*** Supplied data

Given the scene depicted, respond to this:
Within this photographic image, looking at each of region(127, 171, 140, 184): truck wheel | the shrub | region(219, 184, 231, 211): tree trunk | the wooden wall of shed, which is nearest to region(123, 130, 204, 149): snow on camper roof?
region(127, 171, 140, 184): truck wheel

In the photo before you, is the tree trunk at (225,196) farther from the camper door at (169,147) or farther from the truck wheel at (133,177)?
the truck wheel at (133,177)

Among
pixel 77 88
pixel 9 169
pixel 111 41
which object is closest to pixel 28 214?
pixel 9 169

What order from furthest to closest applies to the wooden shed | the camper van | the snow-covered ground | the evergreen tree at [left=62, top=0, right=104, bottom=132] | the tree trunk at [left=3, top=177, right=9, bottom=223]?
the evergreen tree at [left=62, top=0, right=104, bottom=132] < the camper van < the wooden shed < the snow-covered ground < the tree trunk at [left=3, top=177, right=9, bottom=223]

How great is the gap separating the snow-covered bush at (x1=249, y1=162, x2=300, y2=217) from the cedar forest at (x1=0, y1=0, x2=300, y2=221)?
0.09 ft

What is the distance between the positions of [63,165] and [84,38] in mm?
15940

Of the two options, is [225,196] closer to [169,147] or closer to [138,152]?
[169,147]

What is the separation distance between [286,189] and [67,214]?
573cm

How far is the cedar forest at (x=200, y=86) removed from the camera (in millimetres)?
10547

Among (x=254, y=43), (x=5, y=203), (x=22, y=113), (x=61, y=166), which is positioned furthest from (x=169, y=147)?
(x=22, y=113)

******
*** Supplied data

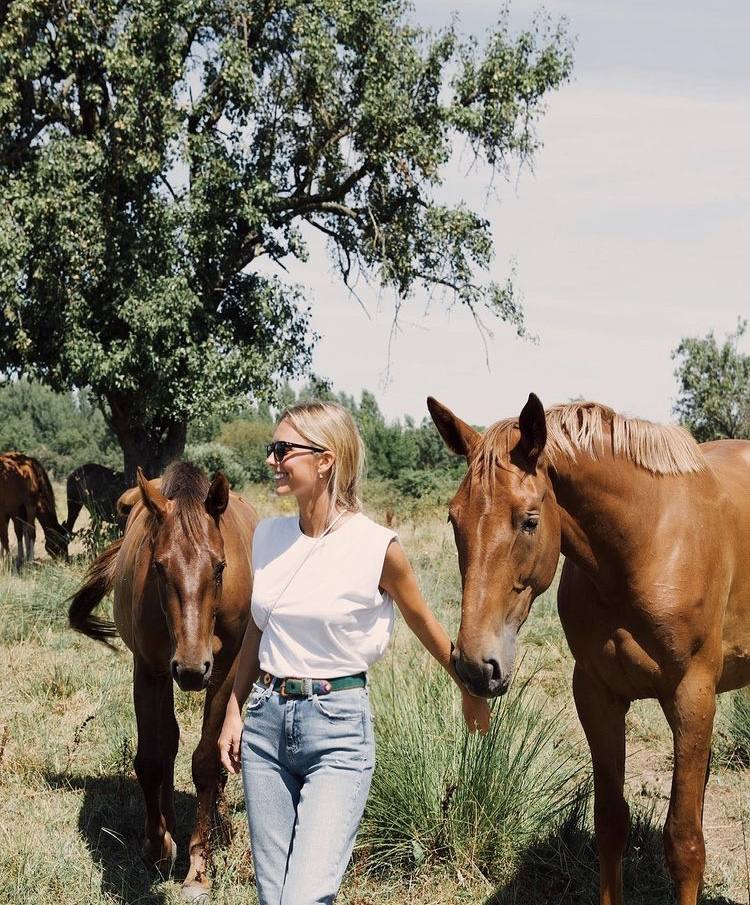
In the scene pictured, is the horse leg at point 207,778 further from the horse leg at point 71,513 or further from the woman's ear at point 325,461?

******

--- What the exercise asks ---
Select every line of the items above that contains the word "between", and copy each one in full.

--- Response to the exercise ---
What is the distance between the positions of [63,165] and [84,38] in mm?
What is the separation distance between [286,189] and [67,214]?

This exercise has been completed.